### [DOCUMENT PASSAGE]

We need to reform our attitudes before we can reform healthcare

March 18, 2009

Deloitte recently published a 2009 Survey of Health Care Consumers. Some of the findings are not surprising; 40% would grade the current healthcare system with a D or a F, a significant number of consumers have skipped care because they could not afford it, were not covered or thought the costs were too high and 53% believe employers should be required to provide health insurance for their employees.

The study also states that 7 in 10 say the would participate in a wellness program if they were given financial incentives such as reduced insurance premiums or monetary rewards. What is wrong with the 30% who would decline this offer? Everyone agrees the cost of health insurance is skyrocketing and needs to be controlled. The best way to lower the insurance premiums is to lower the bills the insurance must pay. Isn’t it easy to see if you are healthy, you will have less medical bills?  Participation in a wellness program will promote a healthy lifestyle and reduce healthcare costs. It just amazes me that 3 of 10 people surveyed have no interest in bettering their health, even if it puts money in their pocket. In this economy couldn’t we all use a little more in our wallet?

### [EXERCISE DATA]
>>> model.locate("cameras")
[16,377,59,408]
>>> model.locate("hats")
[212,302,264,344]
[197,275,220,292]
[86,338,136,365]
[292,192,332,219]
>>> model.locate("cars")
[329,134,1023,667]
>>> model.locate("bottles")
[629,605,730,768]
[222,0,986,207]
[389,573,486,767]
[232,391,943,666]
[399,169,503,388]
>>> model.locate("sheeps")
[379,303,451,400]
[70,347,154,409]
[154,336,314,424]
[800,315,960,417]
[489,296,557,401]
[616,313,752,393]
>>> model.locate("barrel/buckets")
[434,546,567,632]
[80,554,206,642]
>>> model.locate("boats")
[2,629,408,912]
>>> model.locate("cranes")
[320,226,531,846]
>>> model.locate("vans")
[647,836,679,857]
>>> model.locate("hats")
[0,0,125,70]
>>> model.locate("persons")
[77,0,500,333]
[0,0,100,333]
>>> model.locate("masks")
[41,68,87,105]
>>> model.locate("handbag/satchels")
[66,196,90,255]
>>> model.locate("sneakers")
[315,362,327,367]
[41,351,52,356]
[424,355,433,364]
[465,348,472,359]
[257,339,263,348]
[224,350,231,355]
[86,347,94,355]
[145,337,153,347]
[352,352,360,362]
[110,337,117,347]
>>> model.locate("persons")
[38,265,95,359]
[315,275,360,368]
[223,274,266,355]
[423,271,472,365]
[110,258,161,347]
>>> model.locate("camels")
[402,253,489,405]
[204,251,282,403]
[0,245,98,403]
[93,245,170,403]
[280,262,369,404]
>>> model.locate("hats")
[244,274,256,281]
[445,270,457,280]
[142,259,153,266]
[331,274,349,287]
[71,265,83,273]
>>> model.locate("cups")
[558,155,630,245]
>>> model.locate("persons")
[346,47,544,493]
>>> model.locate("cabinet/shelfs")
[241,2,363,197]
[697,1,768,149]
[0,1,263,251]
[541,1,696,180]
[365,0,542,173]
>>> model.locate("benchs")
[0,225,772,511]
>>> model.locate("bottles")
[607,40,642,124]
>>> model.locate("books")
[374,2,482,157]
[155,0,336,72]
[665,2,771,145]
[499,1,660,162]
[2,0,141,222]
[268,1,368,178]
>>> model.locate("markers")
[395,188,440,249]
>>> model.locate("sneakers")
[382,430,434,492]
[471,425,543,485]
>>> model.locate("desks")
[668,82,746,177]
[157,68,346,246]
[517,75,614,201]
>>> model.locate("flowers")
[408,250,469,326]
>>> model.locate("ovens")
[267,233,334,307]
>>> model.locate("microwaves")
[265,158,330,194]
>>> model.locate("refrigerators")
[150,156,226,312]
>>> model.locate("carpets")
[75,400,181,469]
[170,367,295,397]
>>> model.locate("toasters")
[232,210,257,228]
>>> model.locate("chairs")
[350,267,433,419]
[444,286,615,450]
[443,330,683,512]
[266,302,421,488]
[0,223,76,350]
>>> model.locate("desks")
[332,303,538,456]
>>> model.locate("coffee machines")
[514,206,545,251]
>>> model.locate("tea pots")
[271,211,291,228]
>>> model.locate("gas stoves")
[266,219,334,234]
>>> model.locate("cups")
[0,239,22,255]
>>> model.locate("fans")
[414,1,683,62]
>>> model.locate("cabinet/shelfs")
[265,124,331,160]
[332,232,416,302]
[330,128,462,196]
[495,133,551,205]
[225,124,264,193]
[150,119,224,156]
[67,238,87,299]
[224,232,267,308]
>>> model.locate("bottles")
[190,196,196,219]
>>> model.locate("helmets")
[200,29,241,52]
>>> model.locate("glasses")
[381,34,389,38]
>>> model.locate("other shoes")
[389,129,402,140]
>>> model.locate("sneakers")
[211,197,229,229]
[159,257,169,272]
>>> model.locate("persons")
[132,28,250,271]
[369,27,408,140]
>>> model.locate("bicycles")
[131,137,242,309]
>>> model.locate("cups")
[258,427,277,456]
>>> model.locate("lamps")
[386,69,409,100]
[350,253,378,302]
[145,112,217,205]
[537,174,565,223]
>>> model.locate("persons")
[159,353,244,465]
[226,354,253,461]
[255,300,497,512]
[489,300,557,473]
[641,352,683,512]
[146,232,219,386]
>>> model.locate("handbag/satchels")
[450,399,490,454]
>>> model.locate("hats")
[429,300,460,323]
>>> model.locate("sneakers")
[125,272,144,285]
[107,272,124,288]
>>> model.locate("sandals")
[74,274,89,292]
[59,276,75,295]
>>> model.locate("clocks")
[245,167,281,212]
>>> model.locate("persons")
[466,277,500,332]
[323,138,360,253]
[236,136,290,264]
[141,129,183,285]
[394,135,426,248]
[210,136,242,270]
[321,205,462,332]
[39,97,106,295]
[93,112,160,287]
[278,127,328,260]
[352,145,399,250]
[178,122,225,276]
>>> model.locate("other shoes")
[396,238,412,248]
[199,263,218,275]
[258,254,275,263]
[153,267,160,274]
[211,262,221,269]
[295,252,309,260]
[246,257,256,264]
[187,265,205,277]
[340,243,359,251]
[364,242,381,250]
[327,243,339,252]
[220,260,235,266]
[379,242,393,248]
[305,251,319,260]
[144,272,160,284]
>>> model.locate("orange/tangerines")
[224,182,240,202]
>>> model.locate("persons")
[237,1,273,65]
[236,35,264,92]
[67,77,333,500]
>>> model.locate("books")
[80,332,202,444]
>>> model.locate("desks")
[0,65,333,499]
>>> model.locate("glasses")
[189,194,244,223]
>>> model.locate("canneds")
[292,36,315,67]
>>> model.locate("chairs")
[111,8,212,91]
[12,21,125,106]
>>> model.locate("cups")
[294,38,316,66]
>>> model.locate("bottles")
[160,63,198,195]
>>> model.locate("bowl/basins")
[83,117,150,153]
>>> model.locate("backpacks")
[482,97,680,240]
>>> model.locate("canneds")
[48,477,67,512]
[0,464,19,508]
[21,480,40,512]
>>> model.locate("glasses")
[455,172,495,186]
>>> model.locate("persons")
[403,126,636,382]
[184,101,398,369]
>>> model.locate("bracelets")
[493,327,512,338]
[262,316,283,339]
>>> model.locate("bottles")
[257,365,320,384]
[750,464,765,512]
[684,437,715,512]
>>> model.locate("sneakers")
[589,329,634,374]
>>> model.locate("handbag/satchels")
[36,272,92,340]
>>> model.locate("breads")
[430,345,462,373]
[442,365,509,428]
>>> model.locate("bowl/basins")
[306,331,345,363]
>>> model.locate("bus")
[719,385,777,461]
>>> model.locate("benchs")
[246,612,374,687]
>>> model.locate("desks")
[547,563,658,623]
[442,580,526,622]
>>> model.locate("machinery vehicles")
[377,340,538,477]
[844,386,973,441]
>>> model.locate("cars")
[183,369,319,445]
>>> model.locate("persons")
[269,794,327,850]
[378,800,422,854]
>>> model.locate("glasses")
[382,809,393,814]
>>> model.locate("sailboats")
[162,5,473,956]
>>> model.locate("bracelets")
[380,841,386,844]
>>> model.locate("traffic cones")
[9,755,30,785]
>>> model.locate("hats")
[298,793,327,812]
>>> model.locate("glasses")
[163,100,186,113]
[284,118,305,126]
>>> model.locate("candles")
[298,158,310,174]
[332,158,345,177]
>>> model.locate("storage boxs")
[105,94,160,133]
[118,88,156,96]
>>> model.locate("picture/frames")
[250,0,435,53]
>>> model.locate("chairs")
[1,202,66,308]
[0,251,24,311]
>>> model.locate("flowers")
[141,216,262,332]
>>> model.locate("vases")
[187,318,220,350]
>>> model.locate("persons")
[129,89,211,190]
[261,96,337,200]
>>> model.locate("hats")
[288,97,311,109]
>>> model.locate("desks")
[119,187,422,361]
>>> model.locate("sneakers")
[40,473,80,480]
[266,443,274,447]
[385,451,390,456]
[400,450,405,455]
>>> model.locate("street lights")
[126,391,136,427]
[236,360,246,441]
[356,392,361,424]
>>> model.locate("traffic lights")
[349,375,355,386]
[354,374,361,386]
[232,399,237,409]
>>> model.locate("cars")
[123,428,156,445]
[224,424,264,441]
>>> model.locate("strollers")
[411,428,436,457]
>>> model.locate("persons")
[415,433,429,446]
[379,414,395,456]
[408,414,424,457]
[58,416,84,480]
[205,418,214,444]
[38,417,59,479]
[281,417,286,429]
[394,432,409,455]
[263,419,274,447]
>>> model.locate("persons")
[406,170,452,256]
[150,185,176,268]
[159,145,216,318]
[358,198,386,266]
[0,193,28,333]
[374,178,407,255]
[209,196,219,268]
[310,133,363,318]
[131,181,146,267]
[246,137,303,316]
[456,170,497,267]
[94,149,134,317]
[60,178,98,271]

### [COMPLETE THE FOLLOWING]
1. Copy the healthcare survey article word for word from "The study also" to "in our wallet?".
2. What reasons does the healthcare survey article give for consumers skipping care?
3. Can you write the next part of the healthcare survey article, picking up after its final sentence?
The lines that come after the healthcare survey article are separate material.

### [ANSWERS GIVEN]
1.
The study also states that 7 in 10 say the would participate in a wellness program if they were given financial incentives such as reduced insurance premiums or monetary rewards. What is wrong with the 30% who would decline this offer? Everyone agrees the cost of health insurance is skyrocketing and needs to be controlled. The best way to lower the insurance premiums is to lower the bills the insurance must pay. Isn’t it easy to see if you are healthy, you will have less medical bills?  Participation in a wellness program will promote a healthy lifestyle and reduce healthcare costs. It just amazes me that 3 of 10 people surveyed have no interest in bettering their health, even if it puts money in their pocket. In this economy couldn’t we all use a little more in our wallet?

2.
- They could not afford it.
- They were not covered.
- They thought the costs were too high.

3.
Would medical providers benefit from thinking outside the box?

February 25, 2009

I just read where Norman Regional Health Care system is expected to lay off approximately 200 of its employees this week.  Given the current economy any news of lay offs shouldn’t be a surprise.  What I found a bit interesting was some of the facts and figures in the story and believe similar occurences are happening at hospitals across the country.

CEO David Whitaker states that the system realized a decline “of about $15 million” in the “investment income earned on reserved funds”.  Like all businesses and individuals, we’ve all lost a lot of money with the stock marketing tumbling.  This is undoubtedly a tough break, but one for the most part out of the hospitals hands and is the responsibility of the financial planners.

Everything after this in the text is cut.